Why Has My Workflow Stopped Processing Despite Not Exceeding Queue Size and What New Settings Can be Used to Avoid Future Issues?

This topic was automatically generated from Slack. You can find the original thread here.

Hi, I’ve been waiting 14 days for my support call to be investigated. It seems to be a similar issue to two of my past support calls. I’m eager to resolve this before the server logs and event history expire, which has occurred with previous support calls.

One of my workflows recently stopped executing for approximately one week without error notifications or recorded event history, despite the endpoint receiving over 200 webhooks per day. After I manually removed the concurrency and rate limit settings, the workflow immediately processed over 2,500 triggers.

We typically limit concurrency to 1 worker and execution rate to 1 every 2 seconds, to avoid flooding upstream APIs. According to the documentation, events should be lost only if the queue size is exceeded, which should trigger an error in the workflow and an email. Since I didn’t see an error in the workflow or receive an email, I assume the queue was not full.

Furthermore, the documentation suggests that under our current settings, events should continue to process regardless of load. (“If an event takes longer than [x seconds] to process, the next event in the queue will begin processing immediately.”)

Because the workflow stopped entirely, it appears there may be a bug in how concurrency and rate limits are handled or how they interact. Could you please have the technical team investigate this? Additionally, would you recommend using different settings to avoid this issue in the future?

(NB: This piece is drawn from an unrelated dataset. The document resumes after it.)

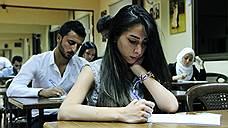 Российские граждане стали сирийскими студентами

It’s over three weeks now since I submitted a support ticket for this - has it been looked at at all? It looks like most of the missed executions came through in that big chunk, after I removed the concurrency and rate limit settings, but we would still like to find out how we can avoid this happening again in the future. We also found at least one webhook was unaccounted for and has no trace in the event history despite the endpoint returning “HTTP 200 Success” when it was sent - could this be due to the same issue and would using different settings help to avoid it?